Lets run our mode to generate predictions without calibration:

In [20]:
preds_uncal = dlc.make_preds(seq_df=sub_df_calib, calibrate=False)
sub_df_calib["preds_uncal"] = preds_uncal





And lets also make calibrated predictions for the comparison:

In [21]:
preds_cal = dlc.make_preds(seq_df=sub_df_calib)
sub_df_calib["preds"] = preds_cal





Now for the comparison of the two:

In [22]:
sub_df_calib_lowerrank = sub_df_calib[sub_df_calib["best_psm"]==0]
sub_df_calib_firstrank = sub_df_calib[sub_df_calib["best_psm"]==1]

# Init plot
plt.figure(figsize=(10,11.5))
ax = plt.gca()
#ax.set_aspect('equal')

# Plot data
plt.scatter(sub_df_calib_firstrank["tr"],sub_df_calib_firstrank["preds_uncal"],s=3.5, alpha=0.5,color="tab:orange")
plt.xlabel("Observed retention time (s)")
plt.ylabel("Predicted retention time (not s...)")

print("Uncalibrated predictions: ")
plt.show()

# Init plot
plt.figure(figsize=(10,10))
ax = plt.gca()
ax.set_aspect('equal')

print("Calibrated predictions: ")
plt.scatter(sub_df_calib_firstrank["tr"],sub_df_calib_firstrank["preds"],s=3.5, alpha=0.5,color="tab:orange")
plt.plot([1500,14500],[1500,14500],c="black",linestyle="dotted")
plt.xlabel("Observed retention time (s)")
plt.ylabel("Predicted retention time (s)")

plt.show()

Uncalibrated predictions: 
Calibrated predictions: 


### 2.1.3 Questions - calibration

<ol>
  <li>Is calibration required?

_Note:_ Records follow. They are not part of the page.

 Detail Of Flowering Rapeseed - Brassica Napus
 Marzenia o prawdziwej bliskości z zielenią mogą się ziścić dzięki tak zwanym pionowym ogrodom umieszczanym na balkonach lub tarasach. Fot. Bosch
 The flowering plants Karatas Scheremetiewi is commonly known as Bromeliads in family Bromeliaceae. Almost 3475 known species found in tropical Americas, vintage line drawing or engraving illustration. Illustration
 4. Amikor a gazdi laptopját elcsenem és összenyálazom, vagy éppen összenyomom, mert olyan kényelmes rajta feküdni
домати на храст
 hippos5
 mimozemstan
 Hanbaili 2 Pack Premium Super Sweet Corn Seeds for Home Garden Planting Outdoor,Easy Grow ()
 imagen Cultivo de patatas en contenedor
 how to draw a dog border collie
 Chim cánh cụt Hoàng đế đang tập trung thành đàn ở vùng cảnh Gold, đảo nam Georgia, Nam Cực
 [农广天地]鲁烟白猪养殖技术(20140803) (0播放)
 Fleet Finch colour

For what down-stream analysis would we need calibration? For which is it not required?</li>
  <li>What would be a good method for selecting calibration peptides?</li>
  <li>Do iRT peptides solve the calibration issues?</li>
  <li>Are there other things regarding calibration you want to discuss? Like how it should probably be called alignment.</li>
</ol>

# 2.2 Prediction errors of (ranked) PSMs

## 2.2.1 Comparing rank 1 and lower ranked PSMs for the calibration set

In [23]:
# Init plot
plt.figure(figsize=(10,10))
ax = plt.gca()
ax.set_aspect('equal')

# Plot data
plt.scatter(sub_df_calib_lowerrank["tr"],sub_df_calib_lowerrank["preds"],s=3.5, alpha=0.5,label="Lower rank PSM")
plt.scatter(sub_df_calib_firstrank["tr"],sub_df_calib_firstrank["preds"],s=3.5, alpha=0.5,label="First ranked PSM")
plt.plot([1500,14500],[1500,14500],c="black",linestyle="dotted")

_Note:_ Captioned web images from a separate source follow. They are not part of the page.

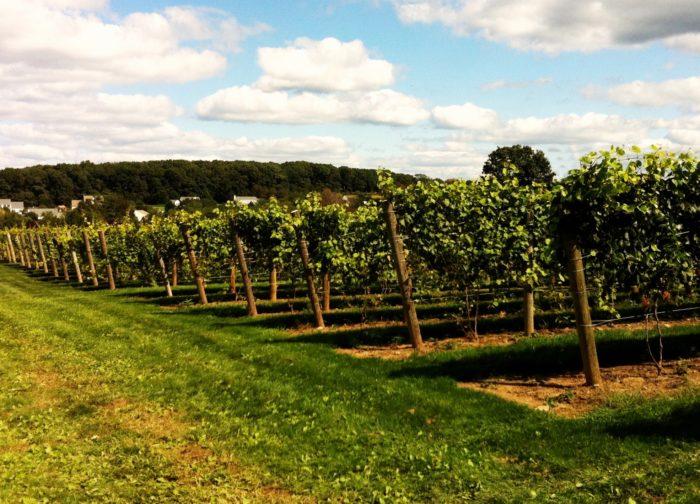 Beneduce Vineyards - 1 Jeremiah Lane, Pittstown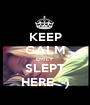 KEEP CALM EMILY SLEPT HERE :-) - Personalised Poster A1 size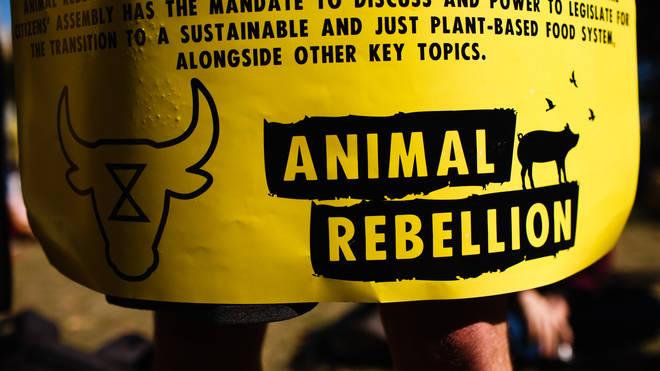 Vegan Group To Occupy Smithfield Market Tonight, Activist Tells LBC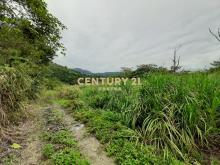 買屋、賣屋、房屋買賣都找21世紀不動產– GC065大同玉蘭茶園景觀農地–宜蘭縣大同鄉松羅段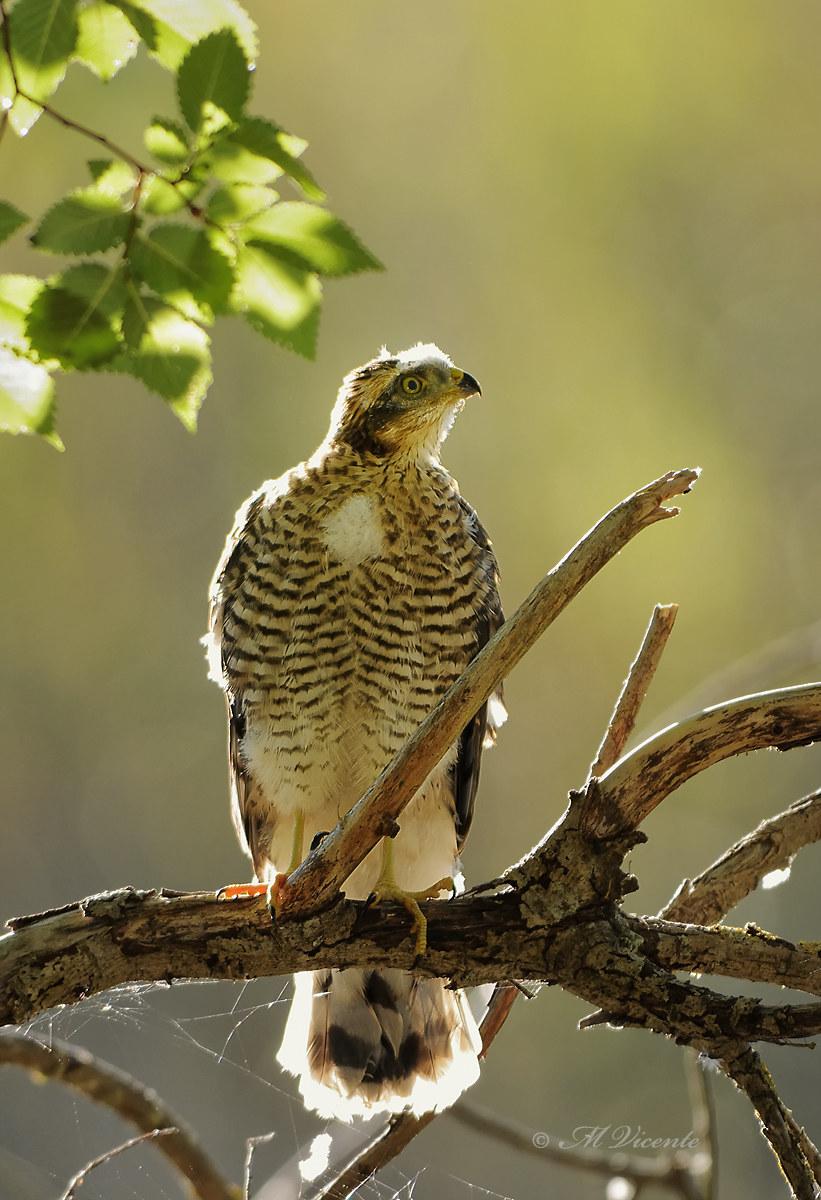 Sparrowhawk...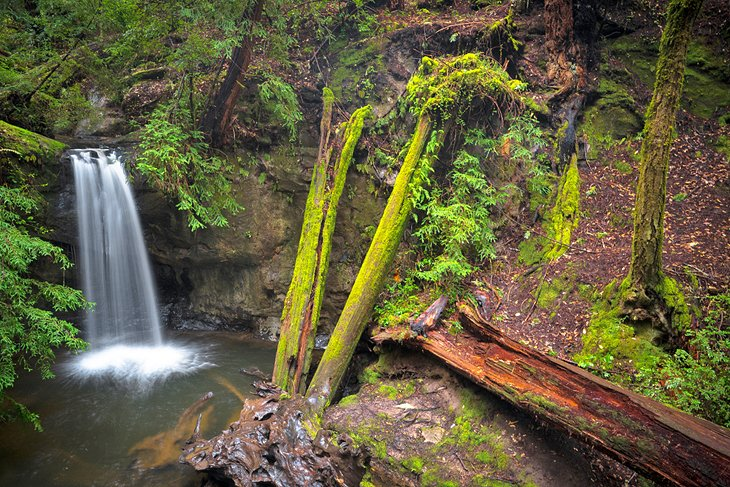 Sempervirens Falls en el Sequoia Trail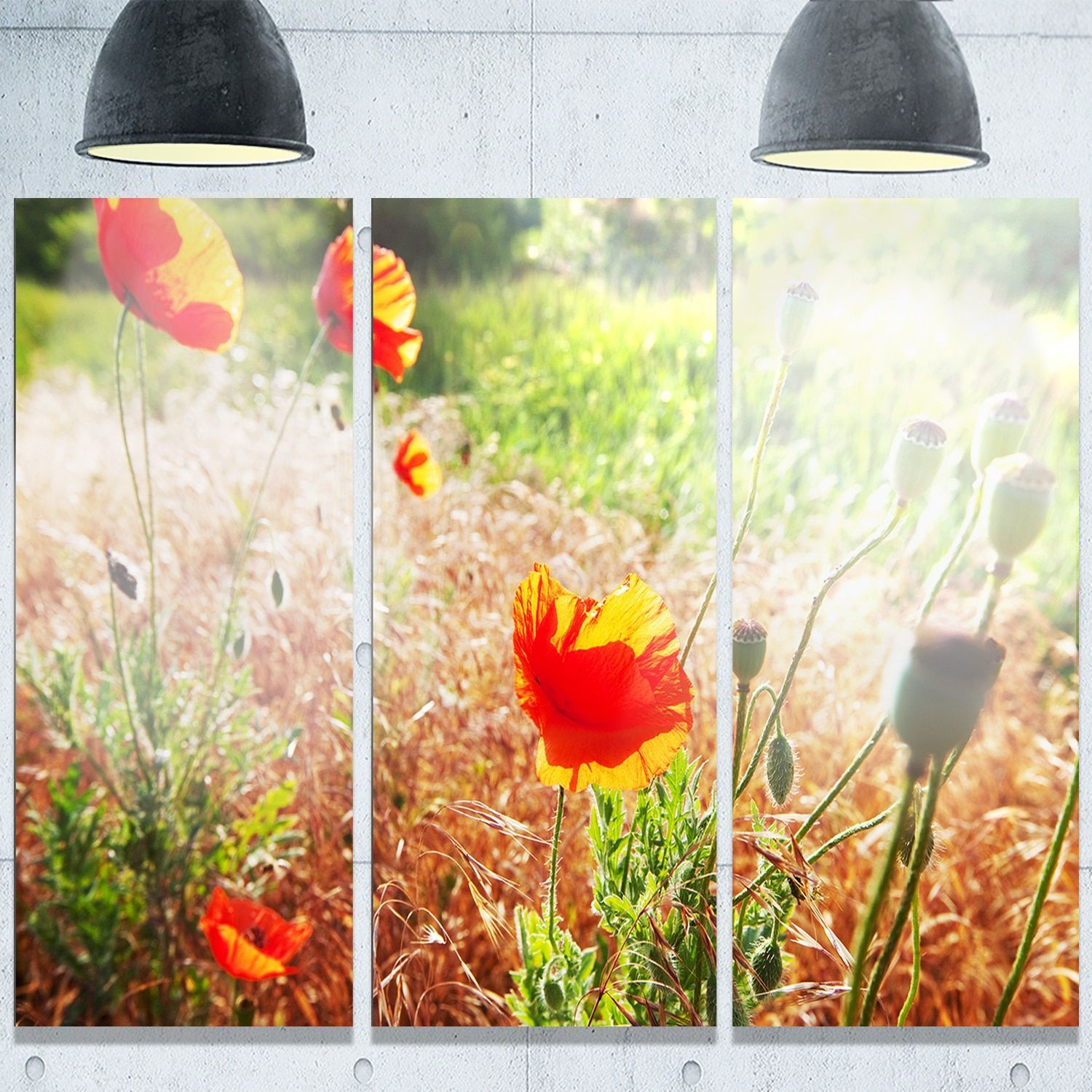 Designart \'Beautiful Morning View of Poppies\' Floral Glossy Metal ...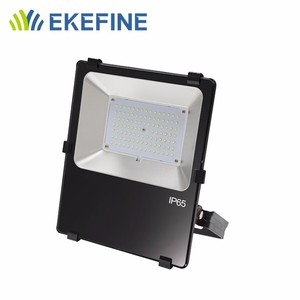 100W Thick Aluminum Led Flood Lighting Luminaries Outdoor Factory Price flood light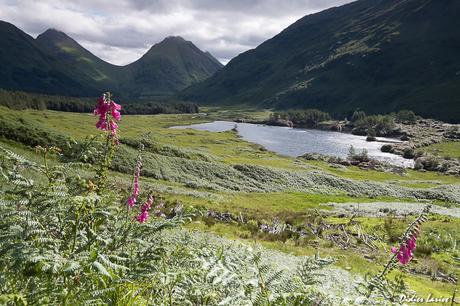 ECOSSE : SKYE ISLANDS & HIGHLANDS : LA NATURE A L'ETAT BRUT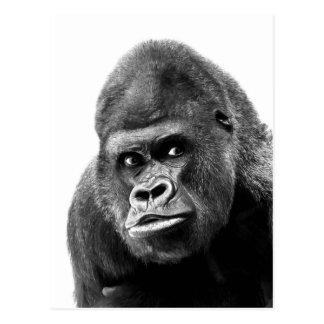 Gorille blanc noir cartes postales
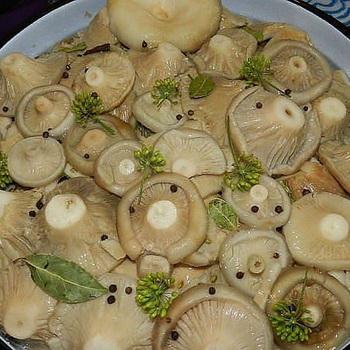 Что можно делать с груздями: рецепты блюд из грибов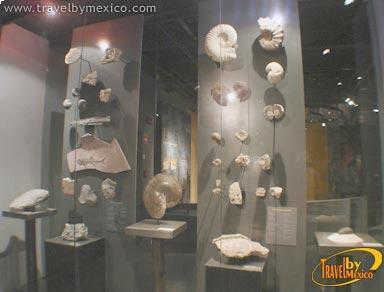 Restos arqueológicos exhibidos en el  Museo del Desierto.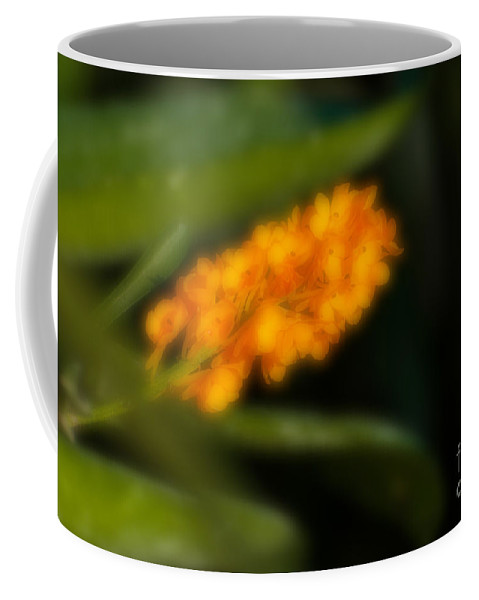 Yellow Coffee Mug featuring the photograph Blurred Seasonal Orchid Flowers With Dark Green Background by Rudra Narayan Mitra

plt.xlabel("Observed retention time (s)")
plt.ylabel("Predicted retention time (s)")
plt.legend()

plt.show()

# Init plot
plt.figure(figsize=(10,10))
ax = plt.gca()
ax.set_aspect('equal')

# Plot data
plt.scatter(sub_df_calib_lowerrank["tr"],sub_df_calib_lowerrank["preds"],s=3.5, alpha=0.5, color="tab:blue",label="Lower rank PSM")
plt.plot([1500,14500],[1500,14500],c="black",linestyle="dotted")

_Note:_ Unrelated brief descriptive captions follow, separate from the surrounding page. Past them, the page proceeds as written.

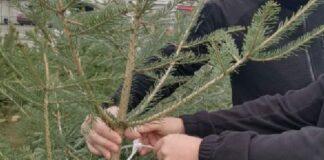 Законно отсечените коледни дръвчета при продажбата задължително трябва да имат пластмасова контролна пластина със сериен номер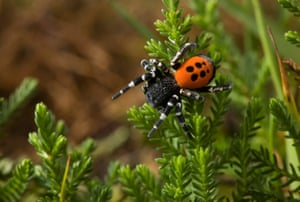 A ladybird spider, one of 20 species targeted in a countywide scheme to save England's rare species from extinction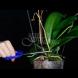 Какво да правим, ако орхидеята не иска да цъфти-Супер прост способ, който я кара бързо да цъфне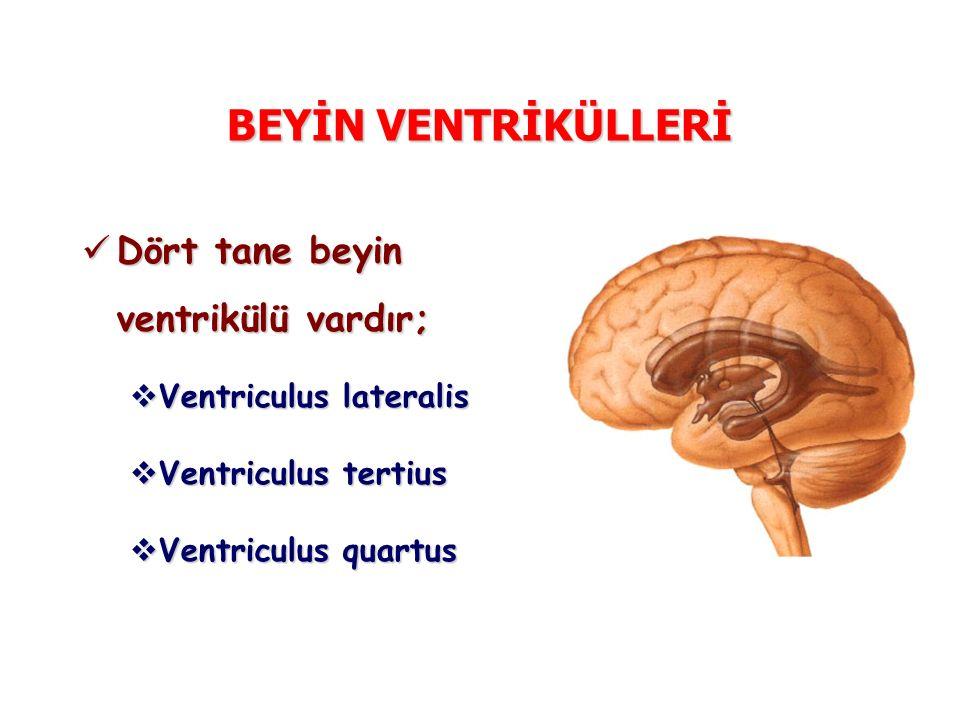 BEYİN VENTRİKÜLLERİ Dört tane beyin ventrikülü vardır; Dört tane beyin ventrikülü vardır;  Ventriculus lateralis  Ventriculus tertius  Ventriculus quartus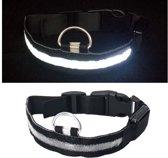 LED honden halsband - Zwart L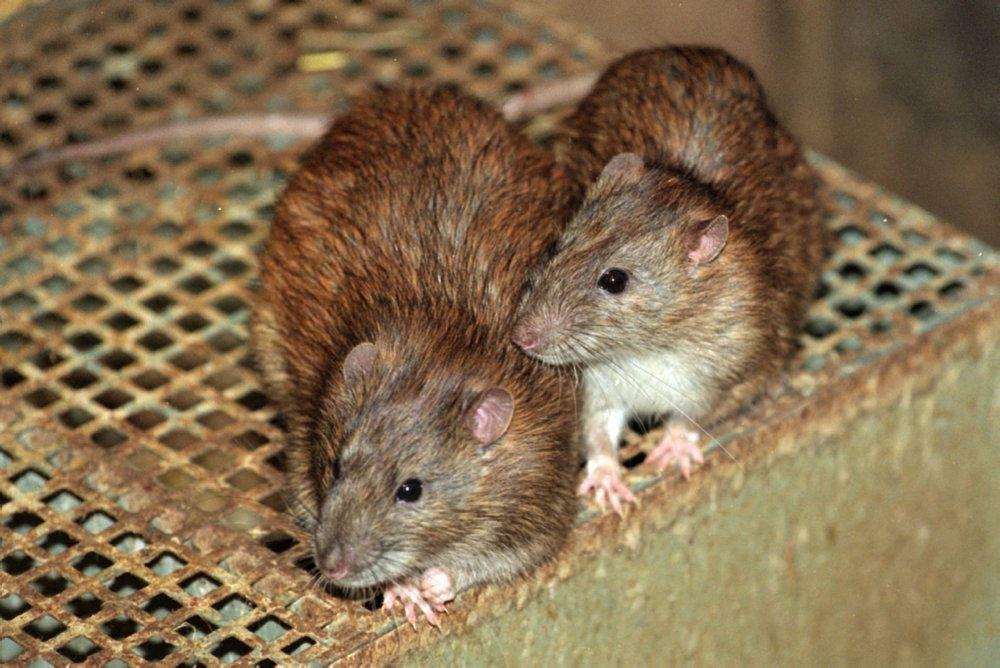 billede af rotter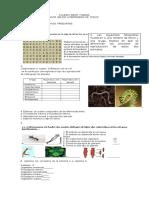 guia   de  reproducción  2017.docx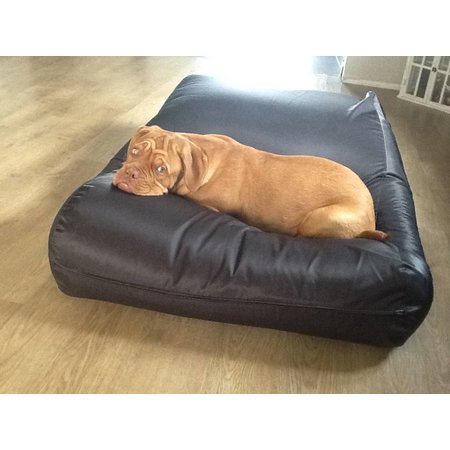 Dog's Companion® Lit pour chien Noir (coating) Large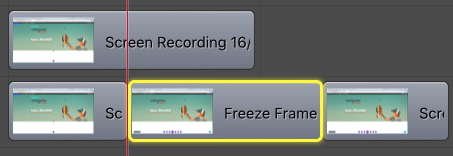 screenflow freeze frame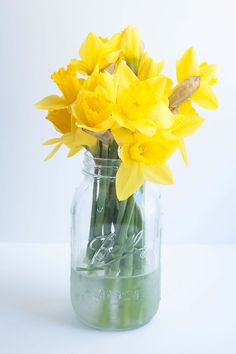 DIY etched mason jar vase - @Mauri Elskamp offers a great workshop on glass etching!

plt.xlabel("Observed retention time (s)")
plt.ylabel("Predicted retention time (s)")
plt.legend()

plt.show()

# Init plot
plt.figure(figsize=(10,10))
ax = plt.gca()
ax.set_aspect('equal')

# Plot data
plt.scatter(sub_df_calib_firstrank["tr"],sub_df_calib_firstrank["preds"],s=3.5, alpha=0.5, color="tab:orange",label="First ranked PSM")
plt.plot([1500,14500],[1500,14500],c="black",linestyle="dotted")

plt.xlabel("Observed retention time (s)")
plt.ylabel("Predicted retention time (s)")
plt.legend()

plt.show()

## 2.2.2 Comparing rank 1 and lower ranked PSMs for the whole data set

Lets first make predictions:

In [24]:
preds = dlc.make_preds(seq_df=sub_df_pred)
sub_df_pred["preds"] = preds





In [35]:
sub_df_pred_lowerrank = sub_df_pred[sub_df_pred["best_psm"]==0]
sub_df_pred_firstrank = sub_df_pred[sub_df_pred["best_psm"]==1]

# Init plot
plt.figure(figsize=(10,10))
ax = plt.gca()
ax.set_aspect('equal')

# Plot data
plt.scatter(sub_df_pred_lowerrank["tr"],sub_df_pred_lowerrank["preds"],s=3.5, alpha=0.25,label="Lower rank PSM")
plt.scatter(sub_df_pred_firstrank["tr"],sub_df_pred_firstrank["preds"],s=3.5, alpha=0.25,label="First ranked PSM")
plt.plot([1500,14500],[1500,14500],c="black",linestyle="dotted")

plt.xlabel("Observed retention time (s)")
plt.ylabel("Predicted retention time (s)")
plt.legend()

plt.show()

# Init plot
plt.figure(figsize=(10,10))
ax = plt.gca()
ax.set_aspect('equal')

# Plot data
plt.scatter(sub_df_pred_lowerrank["tr"],sub_df_pred_lowerrank["preds"],s=3.5, alpha=0.5, color="tab:blue",label="Lower rank PSM")
plt.plot([1500,14500],[1500,14500],c="black",linestyle="dotted")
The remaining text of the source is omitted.